Collected data
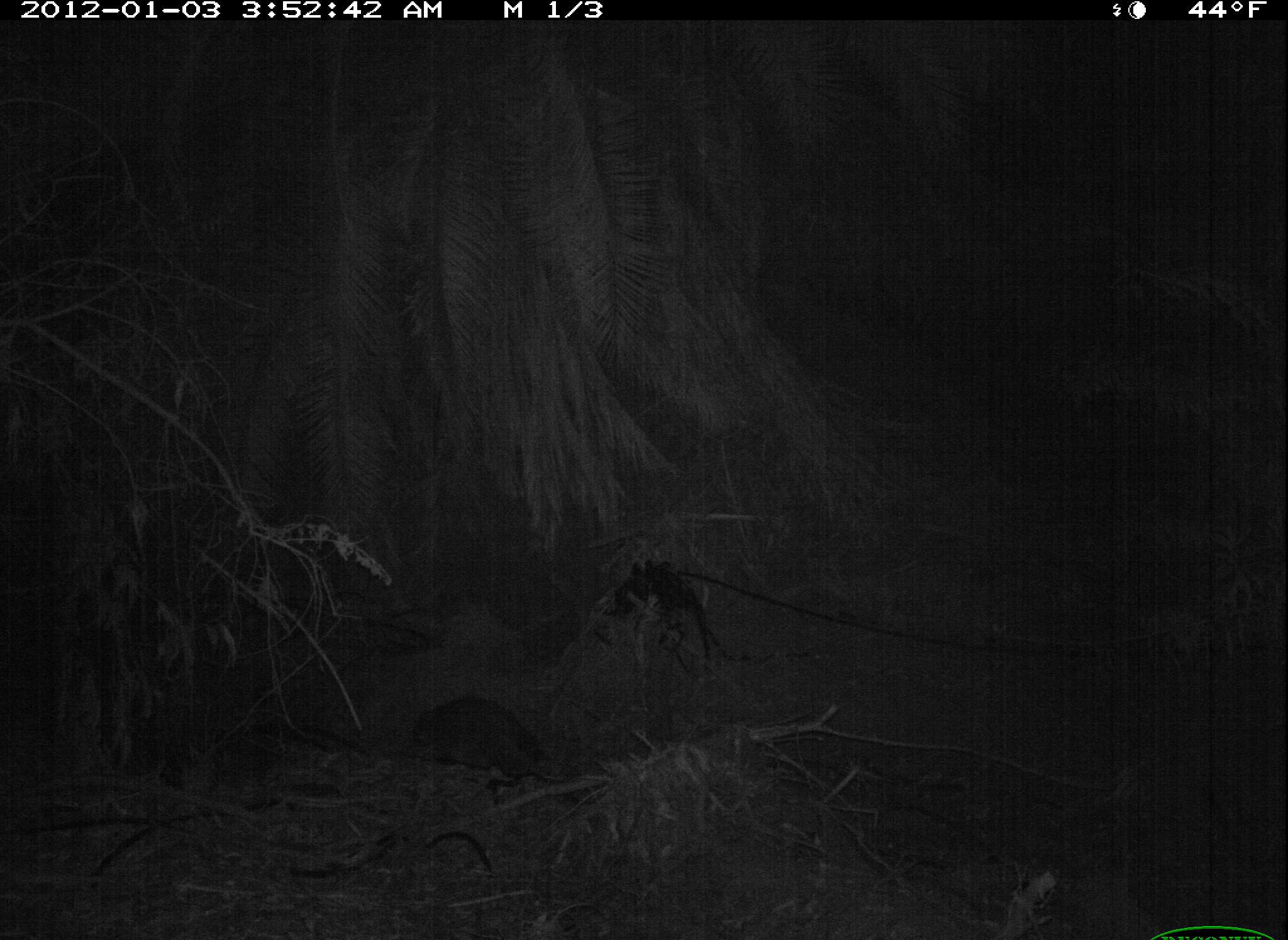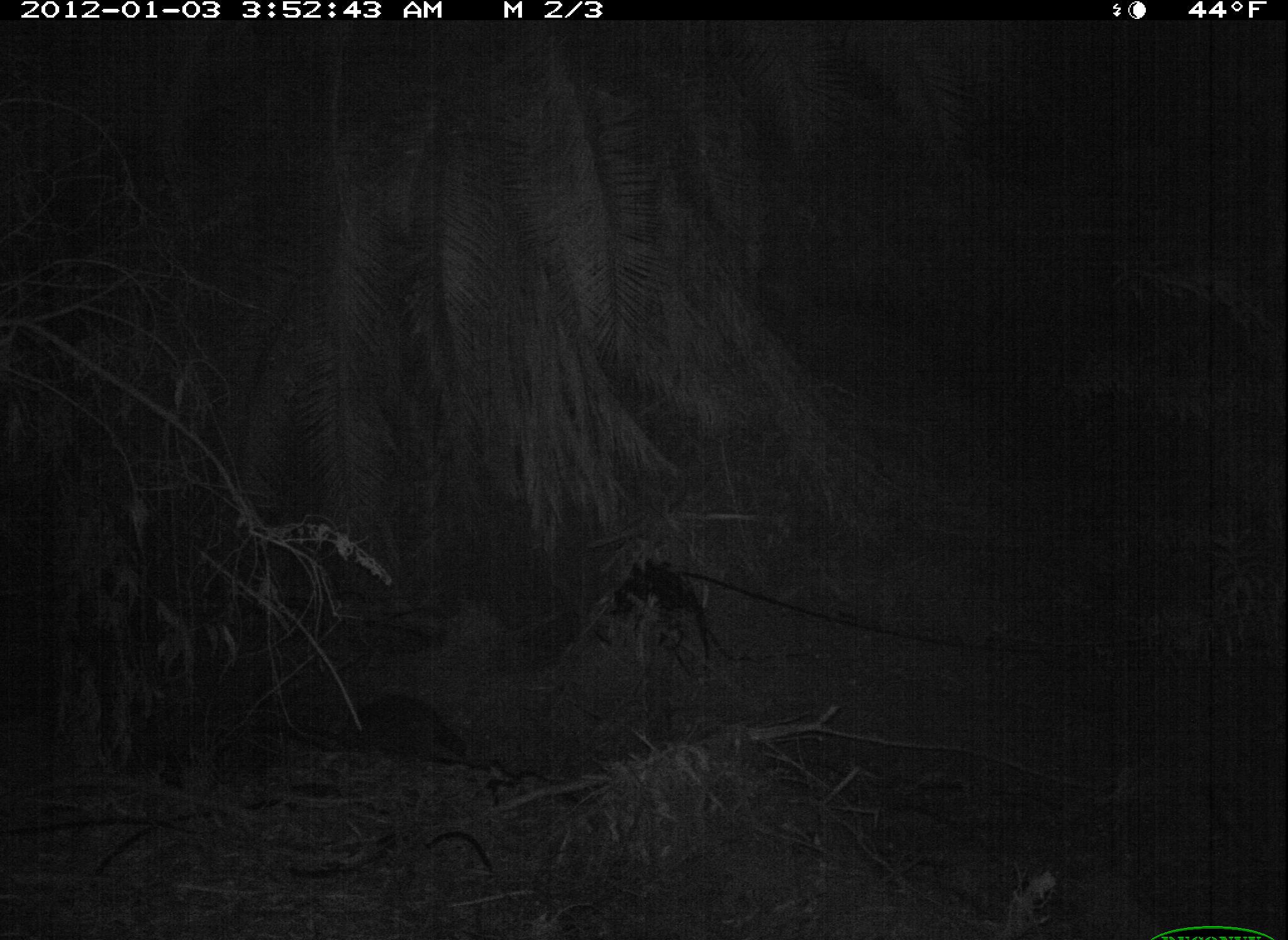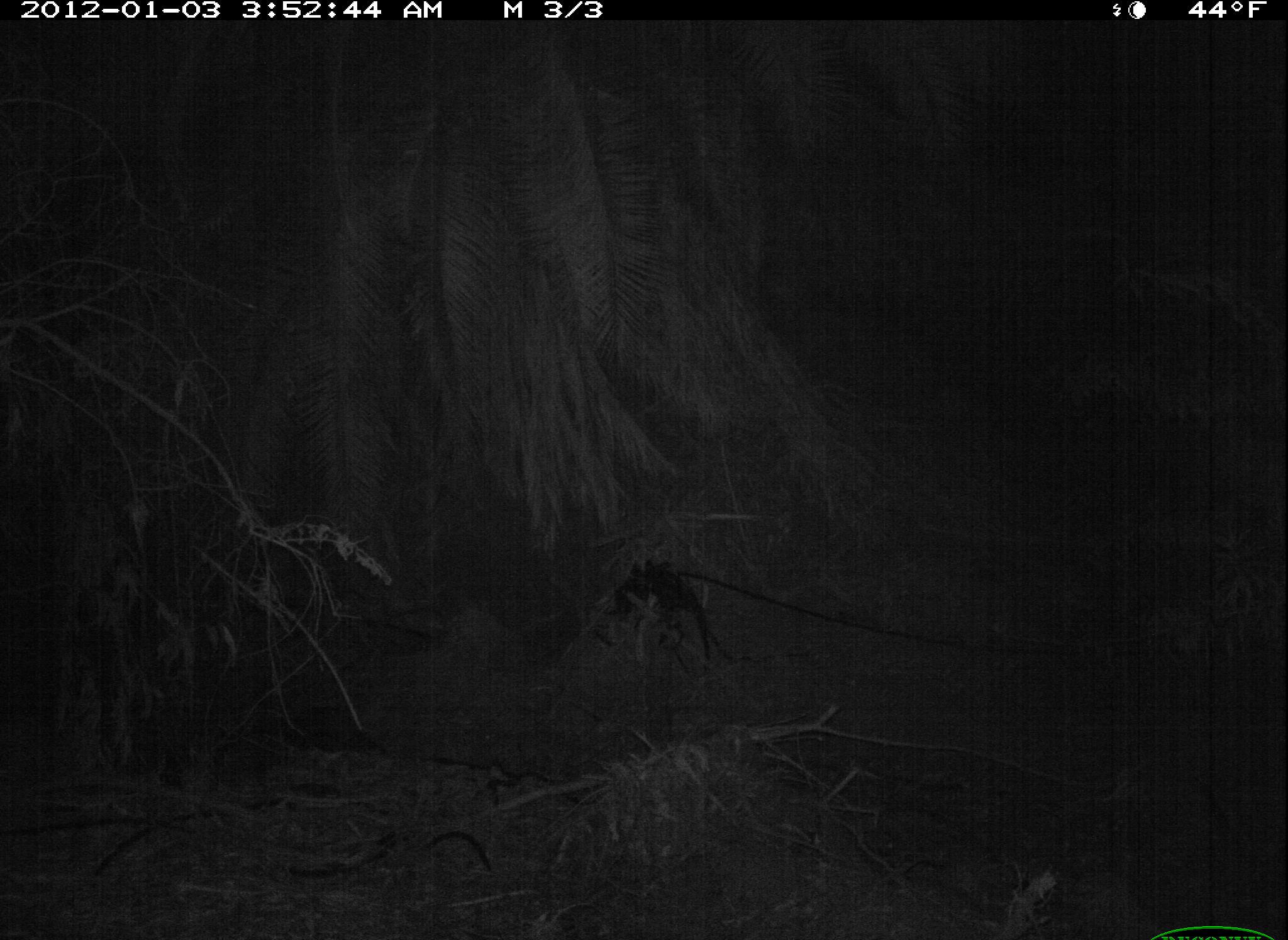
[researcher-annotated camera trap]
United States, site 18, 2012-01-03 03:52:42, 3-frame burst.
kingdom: Animalia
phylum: Chordata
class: Mammalia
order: Carnivora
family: Procyonidae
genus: Procyon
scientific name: Procyon lotor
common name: raccoon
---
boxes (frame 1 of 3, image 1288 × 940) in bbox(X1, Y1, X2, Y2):
raccoon: bbox(407, 693, 575, 786)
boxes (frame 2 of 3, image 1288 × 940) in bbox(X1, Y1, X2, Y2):
raccoon: bbox(336, 693, 474, 768)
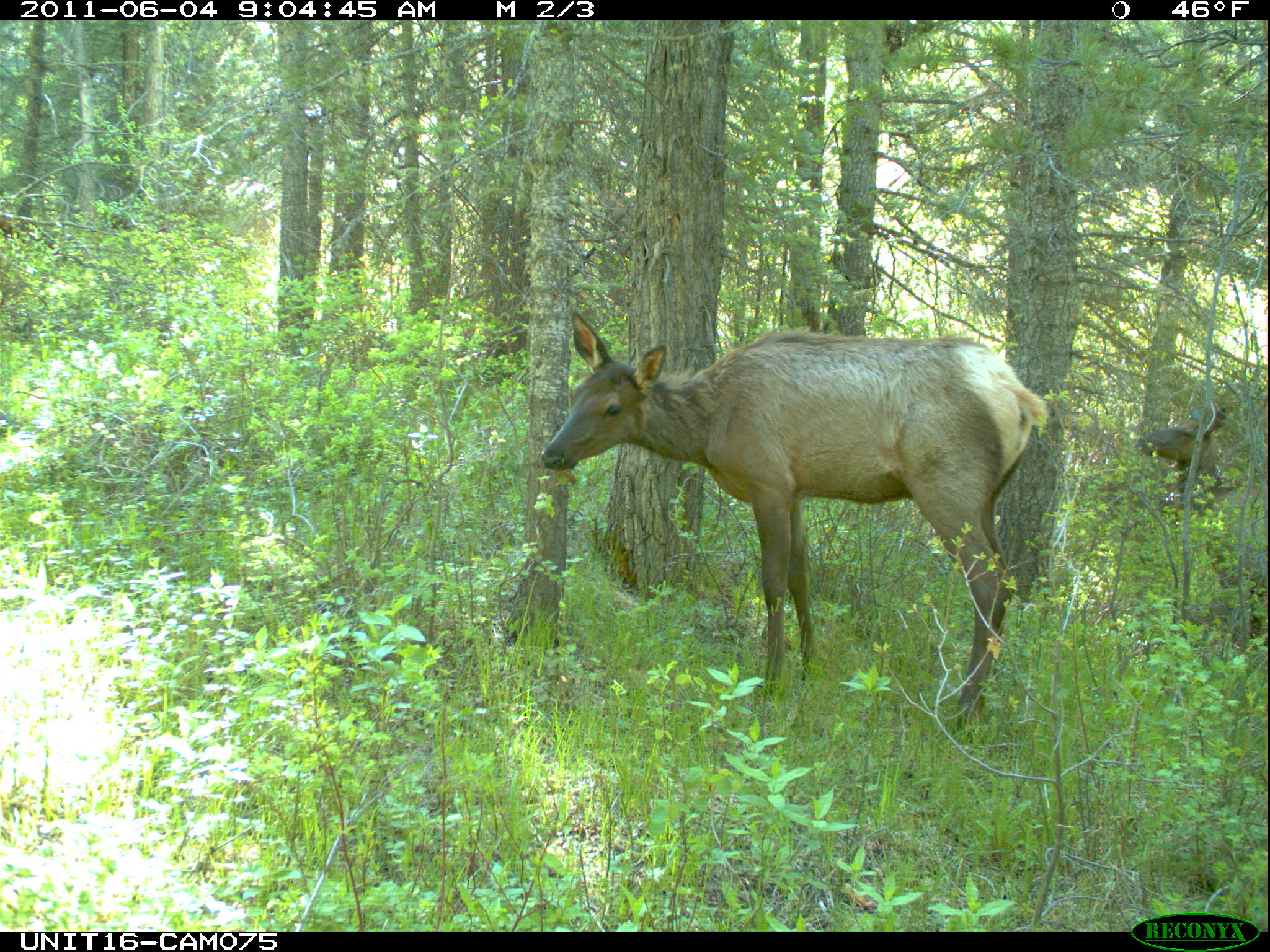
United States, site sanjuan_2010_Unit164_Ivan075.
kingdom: Animalia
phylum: Chordata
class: Mammalia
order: Artiodactyla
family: Cervidae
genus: Cervus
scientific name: Cervus elaphus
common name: red deer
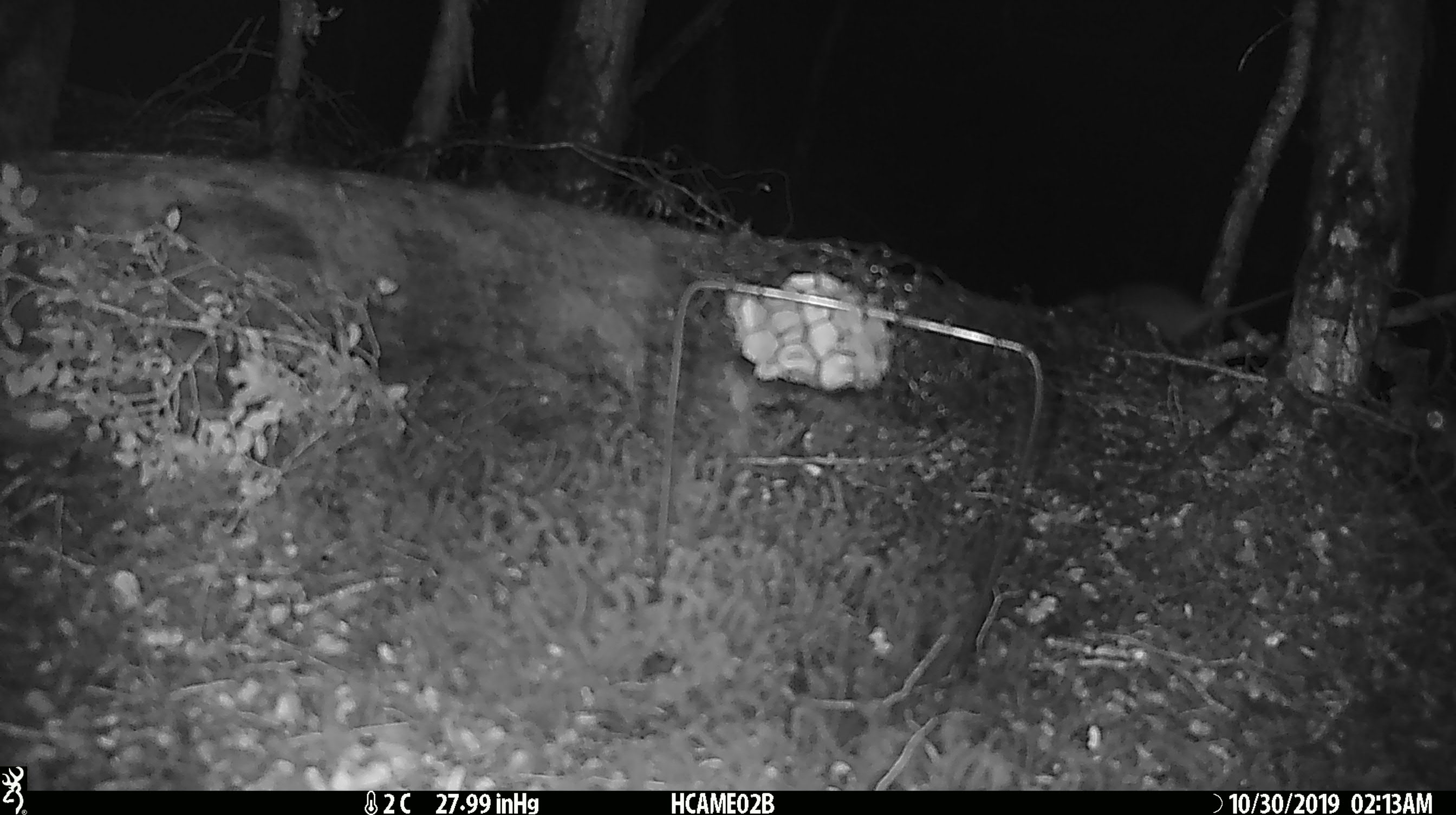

## WORK REQUIRED
When you copy the data, keep every line exact and leave out each picture.

## RESULT OF THE EXERCISE
[researcher-annotated camera trap]
United States, site 18, 2012-01-03 03:52:42, 3-frame burst.
kingdom: Animalia
phylum: Chordata
class: Mammalia
order: Carnivora
family: Procyonidae
genus: Procyon
scientific name: Procyon lotor
common name: raccoon
---
boxes (frame 1 of 3, image 1288 × 940) in bbox(X1, Y1, X2, Y2):
raccoon: bbox(407, 693, 575, 786)
boxes (frame 2 of 3, image 1288 × 940) in bbox(X1, Y1, X2, Y2):
raccoon: bbox(336, 693, 474, 768)
United States, site sanjuan_2010_Unit164_Ivan075.
kingdom: Animalia
phylum: Chordata
class: Mammalia
order: Artiodactyla
family: Cervidae
genus: Cervus
scientific name: Cervus elaphus
common name: red deer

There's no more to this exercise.